■ Task directions: Only the lines below from the one containing "Wali Kota Binjai" through the one containing "549a852a6 Urban Outfitters" belong in the answer, repeated exactly and without pictures.

■ Listed entries:
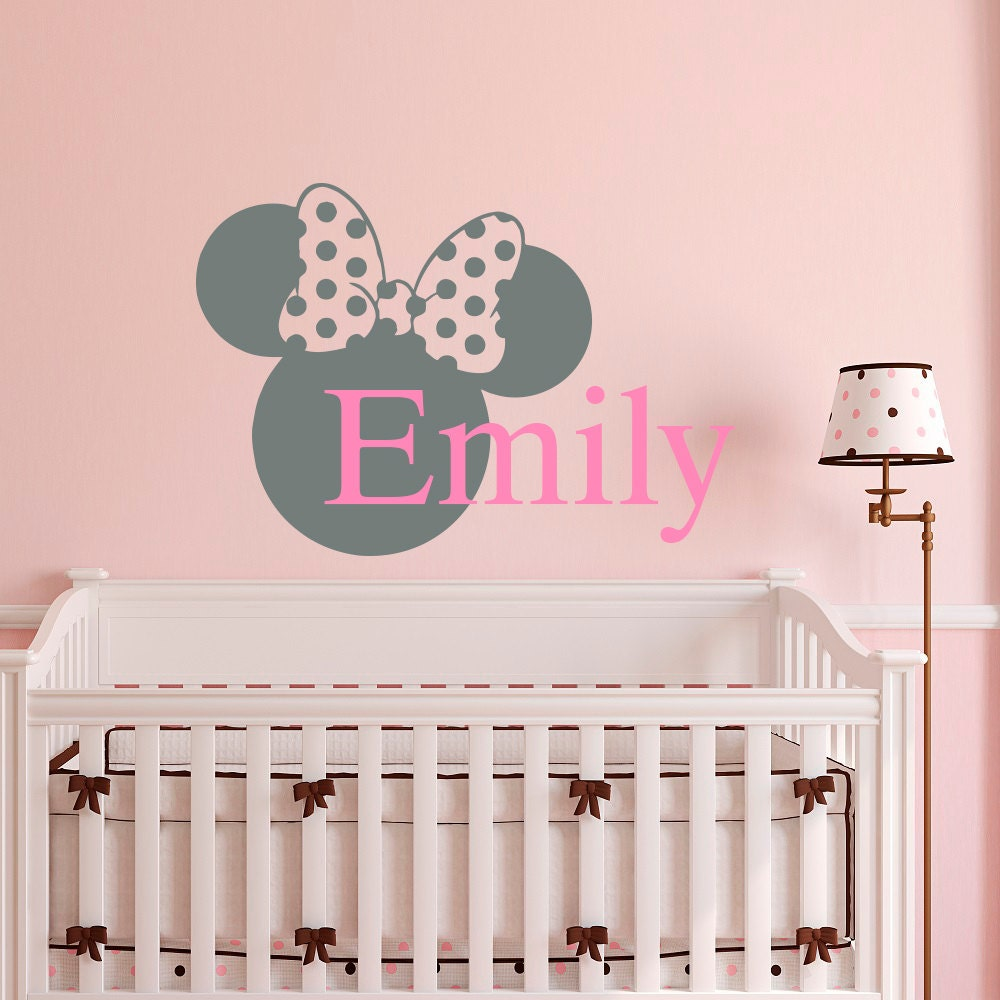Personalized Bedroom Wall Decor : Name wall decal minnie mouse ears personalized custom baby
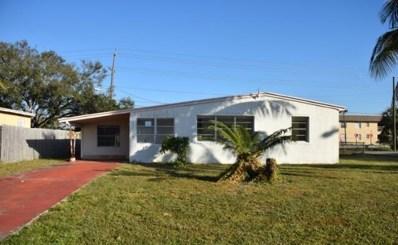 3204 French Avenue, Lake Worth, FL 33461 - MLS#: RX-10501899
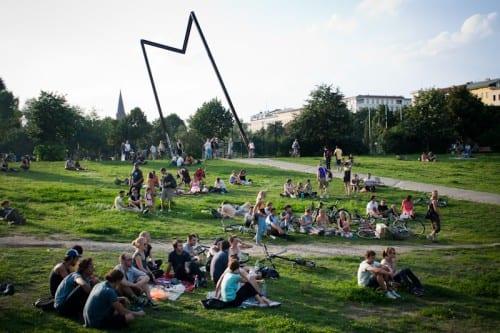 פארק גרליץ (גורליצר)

...

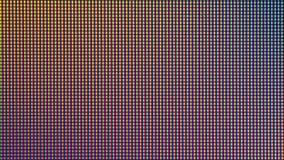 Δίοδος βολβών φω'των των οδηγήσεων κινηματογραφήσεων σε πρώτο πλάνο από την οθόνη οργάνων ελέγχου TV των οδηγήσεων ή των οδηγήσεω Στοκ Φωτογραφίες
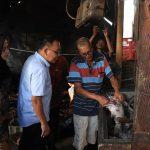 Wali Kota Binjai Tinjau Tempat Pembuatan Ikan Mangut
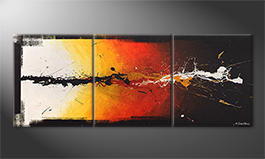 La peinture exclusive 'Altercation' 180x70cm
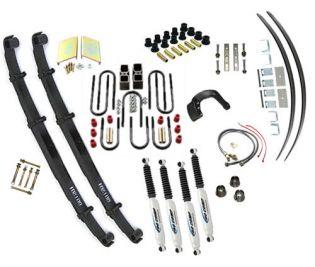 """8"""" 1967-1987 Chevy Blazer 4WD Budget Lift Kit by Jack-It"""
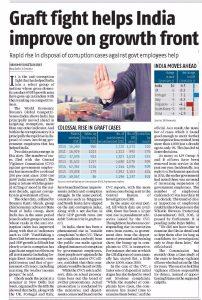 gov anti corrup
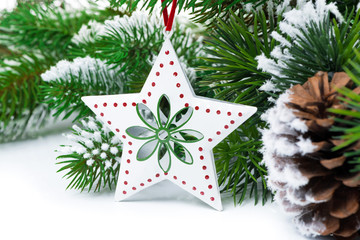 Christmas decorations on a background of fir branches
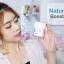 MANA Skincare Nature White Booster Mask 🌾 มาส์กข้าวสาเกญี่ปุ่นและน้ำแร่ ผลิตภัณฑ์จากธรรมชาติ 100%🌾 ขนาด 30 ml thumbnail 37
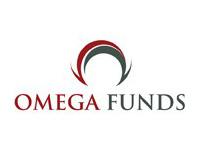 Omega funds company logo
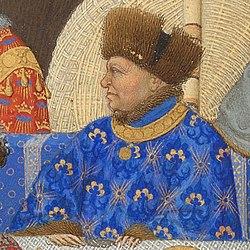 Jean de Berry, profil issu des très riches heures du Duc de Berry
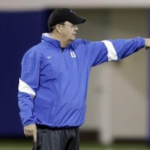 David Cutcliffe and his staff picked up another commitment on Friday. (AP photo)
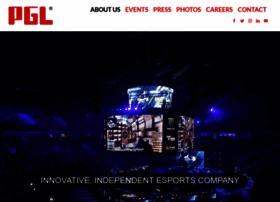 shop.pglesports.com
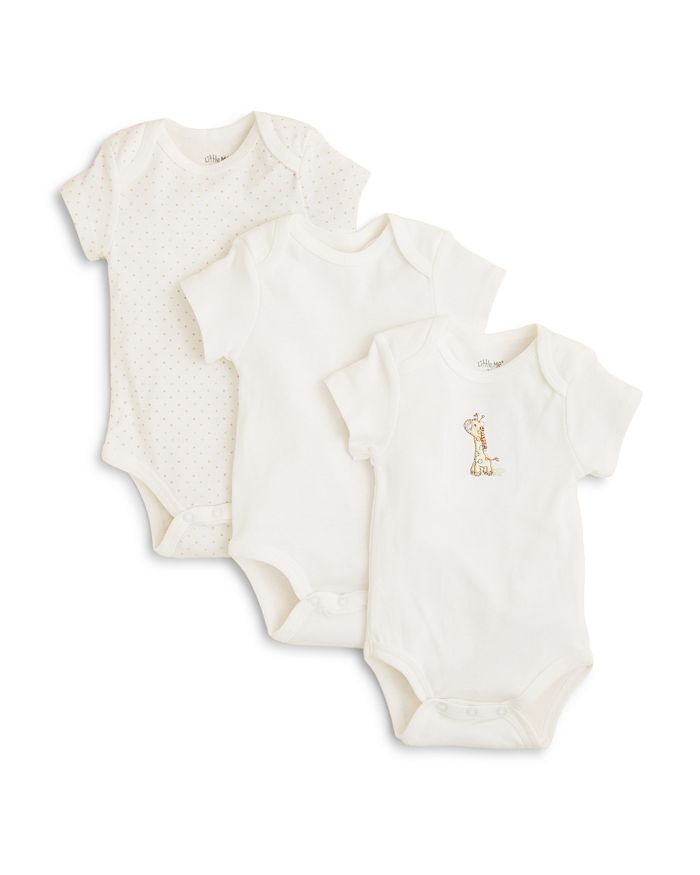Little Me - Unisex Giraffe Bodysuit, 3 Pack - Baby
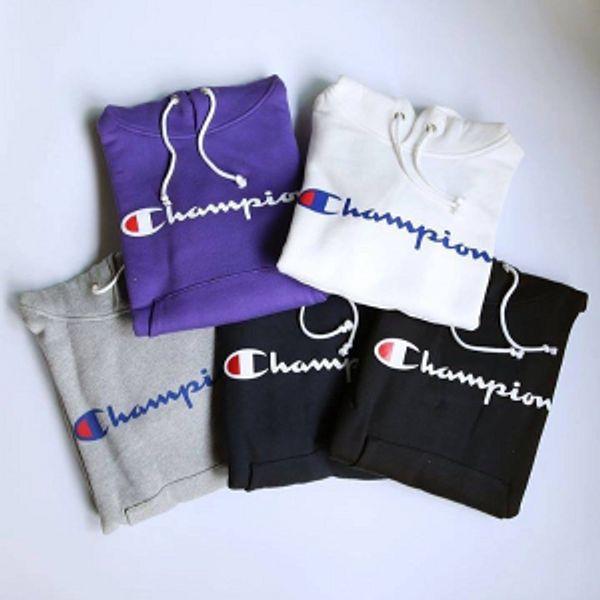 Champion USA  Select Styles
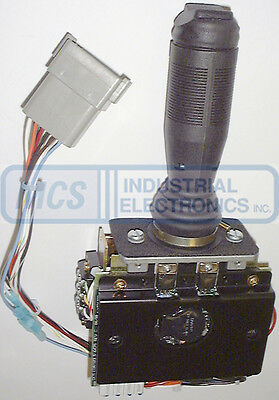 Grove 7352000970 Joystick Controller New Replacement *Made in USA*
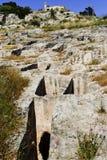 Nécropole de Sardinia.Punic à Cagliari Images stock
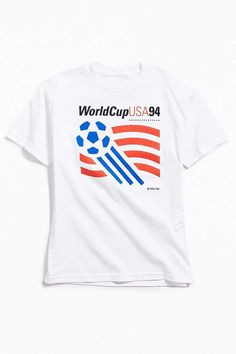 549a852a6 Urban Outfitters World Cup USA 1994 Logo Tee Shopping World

■ Written answer:
 Wali Kota Binjai Tinjau Tempat Pembuatan Ikan Mangut
 La peinture exclusive 'Altercation' 180x70cm
 """8"""" 1967-1987 Chevy Blazer 4WD Budget Lift Kit by Jack-It"""
 gov anti corrup
 Christmas decorations on a background of fir branches
 MANA Skincare Nature White Booster Mask 🌾 มาส์กข้าวสาเกญี่ปุ่นและน้ำแร่ ผลิตภัณฑ์จากธรรมชาติ 100%🌾 ขนาด 30 ml thumbnail 37
 Omega funds company logo
 Jean de Berry, profil issu des très riches heures du Duc de Berry
 David Cutcliffe and his staff picked up another commitment on Friday. (AP photo)
 shop.pglesports.com
Little Me - Unisex Giraffe Bodysuit, 3 Pack - Baby
 Champion USA  Select Styles
 Grove 7352000970 Joystick Controller New Replacement *Made in USA*
 Nécropole de Sardinia.Punic à Cagliari Images stock
 549a852a6 Urban Outfitters World Cup USA 1994 Logo Tee Shopping World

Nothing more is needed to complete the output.